The Drew court also held that “[w]here the insurer breaches this new contract to repair, it becomes liable for the damages proximately caused by this breach.”  Drew v. Mobile USA Ins. Co., 920 So. 2d at 835.  Furthermore, the Drew court affirmed the notion outlined in Travelers Indemnity Co. v. Parkman that, despite no allegations of bad faith, an insured may recover extra-contractual damages outside of the scope of the insurance policy due to the formation of a subsequent repair contract between the parties.  As such, when an option to repair has been invoked but the repairs were not adequately performed, an insured may be entitled to damages caused by the insufficient repairs outside of the scope of the subject policy of insurance. 

It must be noted that, as the repairs in Robinson were effectuated by the insured, the facts are distinguishable from other option to repair fact patterns where allegedly inadequate repairs were performed by the insurer or no repairs were performed by either party and suit was filed.  It is only in the latter circumstance where it seems that abatement may be justifiable in order to allow for the repairs to be effectuated by the insurer.  See generally Angrand v. Fox, 552 So. 2d 1113, (Fla. 3d DCA 1989).

It must be further noted, however, that the Restatement of Contracts states that “[w]here, after a contract is made, a party's principal purpose is substantially frustrated without his fault by the occurrence of an event the non-occurrence of which was a basic assumption on which the contract was made, his remaining duties to render performance are discharged, unless the language or circumstances [of the contract] indicate the contrary.”  Restatement (Second) of Contracts § 265 (1981).  In line with the maxims set forth in the Restatement of Contracts and in the Drew opinion, inasmuch as an insurer may be held to have breached the contract by failing to perform adequate repairs when electing their option to do so, so too does the insured breach their contract when refusing to allow the option to repair to take place. 

Based on the above, any situation where the insured prevents the repairs from being effectuated, the legal analysis employed by the courts should be similar to other post-loss conditions where a two (2) step prejudice analysis is utilized.  See generally LoBello v. State Farm Fla. Ins. Co., 152 So. 3d 595, (Fla. 2d DCA 2014) and Yacht Club on the Intracoastal Condo. Ass'n v. Lexington Ins. Co., 599 F. App'x 875, 879 (11th Cir. 2015).  If the court determines that the option to repair was properly invoked, a subsequent repair contract was formed and, for one reason or another, the insurer was unable to effectuate their repairs, the insurer should be granted a presumption of prejudice that may be rebutted by the insured at the time of trial. 

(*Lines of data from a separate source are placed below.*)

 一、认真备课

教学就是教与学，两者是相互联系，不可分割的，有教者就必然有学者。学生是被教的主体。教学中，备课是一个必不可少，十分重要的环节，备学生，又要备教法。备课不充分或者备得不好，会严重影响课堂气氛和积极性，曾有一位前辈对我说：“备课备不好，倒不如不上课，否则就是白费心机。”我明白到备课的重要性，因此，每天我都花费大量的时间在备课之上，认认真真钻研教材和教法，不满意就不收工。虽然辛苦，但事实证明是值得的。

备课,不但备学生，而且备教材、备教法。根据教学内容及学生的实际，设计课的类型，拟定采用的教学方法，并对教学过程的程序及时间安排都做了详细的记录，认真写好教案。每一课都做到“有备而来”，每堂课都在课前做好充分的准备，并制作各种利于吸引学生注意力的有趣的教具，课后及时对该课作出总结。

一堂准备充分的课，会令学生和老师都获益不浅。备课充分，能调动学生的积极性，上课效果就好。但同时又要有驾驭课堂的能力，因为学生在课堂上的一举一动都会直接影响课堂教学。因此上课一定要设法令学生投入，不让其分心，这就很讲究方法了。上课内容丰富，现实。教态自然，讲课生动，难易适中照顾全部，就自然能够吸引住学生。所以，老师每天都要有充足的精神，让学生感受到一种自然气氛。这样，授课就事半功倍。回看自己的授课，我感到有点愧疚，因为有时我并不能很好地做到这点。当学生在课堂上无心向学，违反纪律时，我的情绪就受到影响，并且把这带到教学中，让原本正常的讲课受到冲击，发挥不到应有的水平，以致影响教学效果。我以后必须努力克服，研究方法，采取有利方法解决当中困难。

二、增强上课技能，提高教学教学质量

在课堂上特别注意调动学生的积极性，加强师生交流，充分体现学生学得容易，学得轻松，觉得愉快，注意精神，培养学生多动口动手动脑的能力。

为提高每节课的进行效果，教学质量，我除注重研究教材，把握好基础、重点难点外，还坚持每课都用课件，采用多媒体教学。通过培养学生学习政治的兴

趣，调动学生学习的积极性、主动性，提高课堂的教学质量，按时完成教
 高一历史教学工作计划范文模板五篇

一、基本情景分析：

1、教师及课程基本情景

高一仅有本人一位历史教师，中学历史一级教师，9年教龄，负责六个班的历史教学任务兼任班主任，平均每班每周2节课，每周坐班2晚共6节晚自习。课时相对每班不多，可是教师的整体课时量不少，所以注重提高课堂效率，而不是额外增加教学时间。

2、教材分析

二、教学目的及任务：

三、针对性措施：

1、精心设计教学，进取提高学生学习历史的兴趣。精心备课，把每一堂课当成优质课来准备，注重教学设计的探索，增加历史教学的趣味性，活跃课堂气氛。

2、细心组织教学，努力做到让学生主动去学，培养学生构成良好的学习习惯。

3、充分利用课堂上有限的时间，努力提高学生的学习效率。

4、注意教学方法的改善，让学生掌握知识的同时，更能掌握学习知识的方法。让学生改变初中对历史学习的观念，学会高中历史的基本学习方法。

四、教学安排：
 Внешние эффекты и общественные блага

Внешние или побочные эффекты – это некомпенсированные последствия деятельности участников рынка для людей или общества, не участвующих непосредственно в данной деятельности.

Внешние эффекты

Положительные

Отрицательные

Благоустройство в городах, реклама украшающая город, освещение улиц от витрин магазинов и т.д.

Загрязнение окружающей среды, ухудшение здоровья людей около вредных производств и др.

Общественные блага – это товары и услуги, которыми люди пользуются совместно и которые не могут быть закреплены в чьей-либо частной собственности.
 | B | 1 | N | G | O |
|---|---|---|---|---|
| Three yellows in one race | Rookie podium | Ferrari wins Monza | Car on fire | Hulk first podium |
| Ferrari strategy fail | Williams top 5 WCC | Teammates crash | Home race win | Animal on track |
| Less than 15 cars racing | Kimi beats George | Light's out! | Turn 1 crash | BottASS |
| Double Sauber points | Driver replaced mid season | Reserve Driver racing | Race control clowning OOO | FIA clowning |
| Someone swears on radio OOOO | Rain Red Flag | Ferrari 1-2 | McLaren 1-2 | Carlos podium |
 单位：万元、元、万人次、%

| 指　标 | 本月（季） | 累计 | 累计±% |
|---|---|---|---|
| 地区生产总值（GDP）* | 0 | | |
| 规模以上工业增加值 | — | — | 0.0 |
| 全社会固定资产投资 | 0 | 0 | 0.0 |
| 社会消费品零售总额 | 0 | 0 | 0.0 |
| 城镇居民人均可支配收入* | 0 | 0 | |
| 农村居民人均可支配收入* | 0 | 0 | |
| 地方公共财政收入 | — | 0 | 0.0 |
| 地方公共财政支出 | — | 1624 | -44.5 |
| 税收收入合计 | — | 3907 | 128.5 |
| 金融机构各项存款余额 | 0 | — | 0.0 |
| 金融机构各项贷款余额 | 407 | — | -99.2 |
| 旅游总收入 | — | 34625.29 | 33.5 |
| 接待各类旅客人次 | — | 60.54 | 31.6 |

Of course, while the rebuttal of a presumption of prejudice is an uphill battle for an insured, Florida courts have offered various ways by which an insured can rebut the presumption of prejudice.  It seems that if the insured’s failure to comply with the option to repair would not have materially changed the outcome of the claim, the presumption of prejudice may be rebutted.  See generally Niesz v. Albright, 217 So. 2d 606, 608 (Fla. 4th DCA 1969).  As such, in line with the holding in Drew v. Mobile USA Ins. Co., if the scope of the repairs proposed by the insurer is ultimately found to have been insufficient in some way, it may not matter that the insured failed to comply with the insurer’s request to effectuate said repairs.